** Opening EXERCISE PASSAGE block **

UN investigating latest reports of chemical weapons used by Syrian regime against rebels
The United States on Monday said there was ‘obvious evidence’ of multiple chlorine gas attacks in recent weeks
United Nations war crimes investigators on Tuesday said they were investigating fresh reports that chemical weapons were being used in rebel-held zones in war-ravaged Syria.
The UN Commission of Inquiry on the human rights situation in Syria voiced alarm that it had received “multiple reports – which it is now investigating – that bombs allegedly containing weaponised chlorine have been used in the town of Saraqeb in Idlib and in Douma in Eastern Ghouta”.
On Monday, bombardments by Syrian government forces killed 33 people in a rebel enclave near Damascus, as the seven-year conflict continued to exact a heavy price on civilians.
Residents across several Syrian battlefronts have reported escalating bombardment and have accused Syrian troops of deploying toxic chemicals against rebel-held zones.
The United States on Monday said there was “obvious evidence” of multiple chlorine gas attacks in recent weeks, including in the opposition-held enclave of Eastern Ghouta near Damascus.

** Closing EXERCISE PASSAGE block **
** Opening INFORMATION SUPPLIED block **

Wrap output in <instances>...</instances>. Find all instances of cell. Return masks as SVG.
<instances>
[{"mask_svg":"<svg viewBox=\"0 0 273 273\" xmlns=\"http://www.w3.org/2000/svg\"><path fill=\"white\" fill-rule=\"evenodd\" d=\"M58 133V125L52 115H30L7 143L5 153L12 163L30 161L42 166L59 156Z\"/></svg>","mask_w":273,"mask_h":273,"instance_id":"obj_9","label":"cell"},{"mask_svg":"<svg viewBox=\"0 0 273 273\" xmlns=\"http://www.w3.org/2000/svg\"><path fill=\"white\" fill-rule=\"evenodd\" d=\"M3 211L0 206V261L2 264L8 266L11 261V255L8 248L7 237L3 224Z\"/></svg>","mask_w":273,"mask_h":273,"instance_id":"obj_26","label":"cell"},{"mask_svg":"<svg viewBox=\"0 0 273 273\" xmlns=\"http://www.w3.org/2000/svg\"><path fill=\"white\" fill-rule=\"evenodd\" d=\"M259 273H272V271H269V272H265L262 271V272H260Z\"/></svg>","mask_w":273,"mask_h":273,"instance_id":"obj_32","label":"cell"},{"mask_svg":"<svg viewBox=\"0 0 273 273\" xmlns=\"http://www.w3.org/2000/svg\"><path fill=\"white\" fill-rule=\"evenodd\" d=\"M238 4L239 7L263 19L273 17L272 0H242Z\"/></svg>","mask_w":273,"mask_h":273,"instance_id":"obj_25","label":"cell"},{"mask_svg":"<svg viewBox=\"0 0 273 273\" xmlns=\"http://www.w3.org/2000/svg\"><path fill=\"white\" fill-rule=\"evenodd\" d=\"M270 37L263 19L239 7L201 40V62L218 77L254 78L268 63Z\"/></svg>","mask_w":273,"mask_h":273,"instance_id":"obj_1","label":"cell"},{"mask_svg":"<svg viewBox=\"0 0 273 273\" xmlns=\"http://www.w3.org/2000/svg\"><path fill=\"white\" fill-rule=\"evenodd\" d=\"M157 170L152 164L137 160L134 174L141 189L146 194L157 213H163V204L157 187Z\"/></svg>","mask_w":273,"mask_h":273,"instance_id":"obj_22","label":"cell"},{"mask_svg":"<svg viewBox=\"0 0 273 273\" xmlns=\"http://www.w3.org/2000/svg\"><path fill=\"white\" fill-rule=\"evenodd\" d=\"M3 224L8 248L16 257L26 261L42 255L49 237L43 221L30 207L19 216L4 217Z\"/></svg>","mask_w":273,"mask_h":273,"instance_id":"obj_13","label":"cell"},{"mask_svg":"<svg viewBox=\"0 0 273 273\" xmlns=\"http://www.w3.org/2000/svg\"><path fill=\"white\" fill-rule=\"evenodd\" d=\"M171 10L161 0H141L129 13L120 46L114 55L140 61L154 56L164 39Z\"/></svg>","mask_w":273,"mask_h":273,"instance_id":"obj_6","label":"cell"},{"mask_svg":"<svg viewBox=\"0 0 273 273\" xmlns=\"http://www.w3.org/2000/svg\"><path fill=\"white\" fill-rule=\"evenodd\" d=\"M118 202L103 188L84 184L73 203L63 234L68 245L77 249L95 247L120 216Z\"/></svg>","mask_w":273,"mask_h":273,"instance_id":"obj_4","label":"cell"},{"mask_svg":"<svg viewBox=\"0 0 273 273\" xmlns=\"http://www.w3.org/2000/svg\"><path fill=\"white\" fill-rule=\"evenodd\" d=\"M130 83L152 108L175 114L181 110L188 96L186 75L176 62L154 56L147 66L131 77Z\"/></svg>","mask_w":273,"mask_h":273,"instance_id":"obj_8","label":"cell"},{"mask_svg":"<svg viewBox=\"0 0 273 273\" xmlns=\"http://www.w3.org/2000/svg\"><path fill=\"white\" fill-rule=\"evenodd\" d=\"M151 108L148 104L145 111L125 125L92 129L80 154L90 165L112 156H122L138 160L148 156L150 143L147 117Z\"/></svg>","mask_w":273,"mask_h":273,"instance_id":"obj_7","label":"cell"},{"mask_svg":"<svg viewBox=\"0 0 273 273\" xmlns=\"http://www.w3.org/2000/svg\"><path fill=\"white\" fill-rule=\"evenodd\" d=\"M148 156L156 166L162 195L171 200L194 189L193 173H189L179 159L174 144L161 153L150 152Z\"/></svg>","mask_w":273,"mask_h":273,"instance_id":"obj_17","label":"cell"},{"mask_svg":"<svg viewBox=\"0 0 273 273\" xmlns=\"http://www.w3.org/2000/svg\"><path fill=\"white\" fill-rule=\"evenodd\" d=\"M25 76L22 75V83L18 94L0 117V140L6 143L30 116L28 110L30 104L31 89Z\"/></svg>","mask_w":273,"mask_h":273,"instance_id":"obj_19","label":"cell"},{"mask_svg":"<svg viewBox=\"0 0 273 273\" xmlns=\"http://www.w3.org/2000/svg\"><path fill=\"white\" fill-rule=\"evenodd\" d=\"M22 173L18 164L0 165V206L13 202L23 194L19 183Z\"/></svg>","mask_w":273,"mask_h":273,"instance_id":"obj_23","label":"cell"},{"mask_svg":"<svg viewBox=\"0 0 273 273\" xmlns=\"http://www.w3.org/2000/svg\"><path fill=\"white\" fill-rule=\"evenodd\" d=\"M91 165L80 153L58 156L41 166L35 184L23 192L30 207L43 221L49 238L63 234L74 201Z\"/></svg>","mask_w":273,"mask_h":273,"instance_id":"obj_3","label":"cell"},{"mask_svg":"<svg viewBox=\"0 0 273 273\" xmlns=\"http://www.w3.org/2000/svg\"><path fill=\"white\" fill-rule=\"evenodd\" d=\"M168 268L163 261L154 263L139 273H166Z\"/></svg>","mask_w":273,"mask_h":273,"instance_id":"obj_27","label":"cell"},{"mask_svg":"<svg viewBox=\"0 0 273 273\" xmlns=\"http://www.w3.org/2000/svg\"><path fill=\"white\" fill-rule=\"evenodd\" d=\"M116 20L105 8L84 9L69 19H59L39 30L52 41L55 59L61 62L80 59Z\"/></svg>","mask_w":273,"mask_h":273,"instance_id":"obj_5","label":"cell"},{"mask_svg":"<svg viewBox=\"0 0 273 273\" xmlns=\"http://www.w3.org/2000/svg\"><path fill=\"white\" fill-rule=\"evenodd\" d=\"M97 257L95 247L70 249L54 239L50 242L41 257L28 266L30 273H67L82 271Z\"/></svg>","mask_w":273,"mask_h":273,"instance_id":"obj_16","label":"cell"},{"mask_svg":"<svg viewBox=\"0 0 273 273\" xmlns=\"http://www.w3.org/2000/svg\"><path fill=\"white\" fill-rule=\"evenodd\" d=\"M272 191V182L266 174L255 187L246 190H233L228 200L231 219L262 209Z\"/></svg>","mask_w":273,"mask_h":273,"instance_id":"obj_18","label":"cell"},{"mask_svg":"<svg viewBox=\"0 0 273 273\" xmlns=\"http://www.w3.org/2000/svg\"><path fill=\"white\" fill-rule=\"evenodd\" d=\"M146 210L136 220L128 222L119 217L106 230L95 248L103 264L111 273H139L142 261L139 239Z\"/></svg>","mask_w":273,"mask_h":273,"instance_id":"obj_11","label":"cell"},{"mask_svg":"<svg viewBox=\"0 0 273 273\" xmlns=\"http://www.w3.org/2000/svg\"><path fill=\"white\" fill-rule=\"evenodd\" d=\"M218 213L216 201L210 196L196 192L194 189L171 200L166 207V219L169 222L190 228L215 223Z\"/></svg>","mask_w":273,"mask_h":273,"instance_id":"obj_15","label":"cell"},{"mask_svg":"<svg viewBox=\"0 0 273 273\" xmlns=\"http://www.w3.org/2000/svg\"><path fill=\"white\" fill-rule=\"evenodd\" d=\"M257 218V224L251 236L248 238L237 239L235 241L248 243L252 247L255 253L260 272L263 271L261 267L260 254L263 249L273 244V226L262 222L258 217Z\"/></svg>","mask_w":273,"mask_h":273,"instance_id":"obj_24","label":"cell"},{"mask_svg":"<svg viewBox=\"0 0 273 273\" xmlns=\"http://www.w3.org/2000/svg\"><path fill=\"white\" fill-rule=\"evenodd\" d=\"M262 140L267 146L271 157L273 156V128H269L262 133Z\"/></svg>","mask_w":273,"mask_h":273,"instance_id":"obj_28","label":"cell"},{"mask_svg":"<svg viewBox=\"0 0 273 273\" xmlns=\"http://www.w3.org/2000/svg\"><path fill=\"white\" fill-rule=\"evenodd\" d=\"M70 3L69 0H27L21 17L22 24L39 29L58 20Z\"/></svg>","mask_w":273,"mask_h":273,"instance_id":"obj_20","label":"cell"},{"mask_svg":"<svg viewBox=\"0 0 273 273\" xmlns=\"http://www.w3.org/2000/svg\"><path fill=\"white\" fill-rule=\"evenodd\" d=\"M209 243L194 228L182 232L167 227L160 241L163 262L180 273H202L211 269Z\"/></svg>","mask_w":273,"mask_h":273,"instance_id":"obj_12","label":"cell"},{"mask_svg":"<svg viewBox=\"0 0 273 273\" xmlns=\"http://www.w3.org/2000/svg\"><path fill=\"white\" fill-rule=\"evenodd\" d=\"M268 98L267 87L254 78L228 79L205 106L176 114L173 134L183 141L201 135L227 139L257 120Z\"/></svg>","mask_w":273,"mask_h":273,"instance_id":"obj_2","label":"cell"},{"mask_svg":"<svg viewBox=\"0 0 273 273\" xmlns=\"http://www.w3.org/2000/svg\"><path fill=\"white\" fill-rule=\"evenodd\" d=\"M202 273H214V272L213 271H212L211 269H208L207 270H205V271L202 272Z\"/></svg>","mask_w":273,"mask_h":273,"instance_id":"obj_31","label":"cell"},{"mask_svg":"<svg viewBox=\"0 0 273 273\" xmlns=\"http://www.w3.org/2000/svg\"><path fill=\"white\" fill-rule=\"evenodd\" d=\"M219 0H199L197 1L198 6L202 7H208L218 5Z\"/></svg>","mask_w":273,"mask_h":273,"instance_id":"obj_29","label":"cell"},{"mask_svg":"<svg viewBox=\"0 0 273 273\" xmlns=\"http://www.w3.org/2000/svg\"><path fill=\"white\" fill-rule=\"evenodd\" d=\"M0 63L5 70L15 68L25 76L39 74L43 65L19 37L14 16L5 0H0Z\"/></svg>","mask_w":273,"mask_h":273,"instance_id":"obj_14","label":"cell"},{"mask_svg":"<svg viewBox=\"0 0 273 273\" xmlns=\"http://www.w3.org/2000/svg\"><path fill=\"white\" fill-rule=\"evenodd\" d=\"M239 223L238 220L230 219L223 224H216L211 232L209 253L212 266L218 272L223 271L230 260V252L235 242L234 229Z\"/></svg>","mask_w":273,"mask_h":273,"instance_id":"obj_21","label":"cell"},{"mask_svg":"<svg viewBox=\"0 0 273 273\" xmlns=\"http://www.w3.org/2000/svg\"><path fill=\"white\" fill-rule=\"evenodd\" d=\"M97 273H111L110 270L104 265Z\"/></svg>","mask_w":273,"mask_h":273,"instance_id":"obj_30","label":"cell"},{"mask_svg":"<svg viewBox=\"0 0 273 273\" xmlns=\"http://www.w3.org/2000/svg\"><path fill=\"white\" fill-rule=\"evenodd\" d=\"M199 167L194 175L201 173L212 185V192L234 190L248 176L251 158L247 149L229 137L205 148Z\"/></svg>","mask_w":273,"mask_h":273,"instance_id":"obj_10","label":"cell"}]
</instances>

** Closing INFORMATION SUPPLIED block **

### WHAT NEEDS TO BE DONE
From the news report on chemical weapons in Syria, list every place inside Syria that it names, not counting Syria itself.

### RESPONSE TO THE TASK
Saraqeb, Idlib, Douma, Eastern Ghouta, Damascus